Anche l'idea del music romance sfuma via senza successo perché questa band non suscita clamore, i suoi personaggi appaiono piatti e poco dinamici. C'è qualche spunto qua e là, sono tratteggiati i personaggi, ma resta tutto in potenza. Per la prima volta non mi sono innamorata della band, non ho sentito l'adrenalina che gira intorno al mondo della musica, che si avverte prima e dopo un'esibizione di successo, non ci è dato sapere come gli Scarlet Luck sono diventati i ragazzi inaccessibili che sono oggi. 

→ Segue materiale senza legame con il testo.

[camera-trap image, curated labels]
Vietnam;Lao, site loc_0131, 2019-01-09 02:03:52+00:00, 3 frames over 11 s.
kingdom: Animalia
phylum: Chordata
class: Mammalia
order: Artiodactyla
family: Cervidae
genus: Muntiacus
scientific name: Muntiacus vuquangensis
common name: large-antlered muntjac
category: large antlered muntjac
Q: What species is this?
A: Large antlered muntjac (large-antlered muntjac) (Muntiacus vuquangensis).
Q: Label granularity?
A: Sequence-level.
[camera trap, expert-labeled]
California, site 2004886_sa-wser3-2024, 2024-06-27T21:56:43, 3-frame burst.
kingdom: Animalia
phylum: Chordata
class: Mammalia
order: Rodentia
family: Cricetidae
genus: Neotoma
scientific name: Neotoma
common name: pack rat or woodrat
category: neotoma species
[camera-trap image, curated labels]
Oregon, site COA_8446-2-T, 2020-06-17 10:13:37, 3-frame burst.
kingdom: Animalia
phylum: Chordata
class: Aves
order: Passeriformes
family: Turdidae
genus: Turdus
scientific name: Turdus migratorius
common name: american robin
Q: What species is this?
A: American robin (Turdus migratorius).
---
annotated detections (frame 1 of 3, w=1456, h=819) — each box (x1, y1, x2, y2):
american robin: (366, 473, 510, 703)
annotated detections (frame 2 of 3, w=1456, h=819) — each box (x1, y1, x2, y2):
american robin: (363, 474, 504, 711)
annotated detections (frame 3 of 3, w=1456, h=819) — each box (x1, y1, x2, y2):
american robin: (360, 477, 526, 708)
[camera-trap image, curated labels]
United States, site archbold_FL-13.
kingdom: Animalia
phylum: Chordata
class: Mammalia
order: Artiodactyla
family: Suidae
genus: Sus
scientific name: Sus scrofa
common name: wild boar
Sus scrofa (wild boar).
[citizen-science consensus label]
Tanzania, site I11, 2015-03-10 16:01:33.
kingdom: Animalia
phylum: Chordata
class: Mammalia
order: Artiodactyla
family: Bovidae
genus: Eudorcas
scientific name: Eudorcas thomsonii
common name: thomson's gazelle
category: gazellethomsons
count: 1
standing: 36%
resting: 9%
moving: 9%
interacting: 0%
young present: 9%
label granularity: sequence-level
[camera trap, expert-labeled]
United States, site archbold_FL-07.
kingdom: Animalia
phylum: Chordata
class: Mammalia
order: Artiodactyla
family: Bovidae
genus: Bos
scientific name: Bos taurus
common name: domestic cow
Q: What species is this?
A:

Lonely heart è un romanzo che annoia, che non riesce a conquistare il lettore nonostante le premesse fossero buone. Le aspettative create da Maxton hall e dalla sua magia decadono completamente e resta solo una buona dose di delusione da smaltire. Che peccato veder sprecate tante pagine in cui si parla del nulla. Lonely heart è un romanzo che poteva essere ma non è stato. 
Non consigliato. 
PS: non ho nemmeno citazioni da riportarvi. Non ho trovato nulla di significativo da inserire in una recensione. Spero mi perdoniate, credo non sia mai successo, ma stavolta non sapevo proprio dove mettere mano.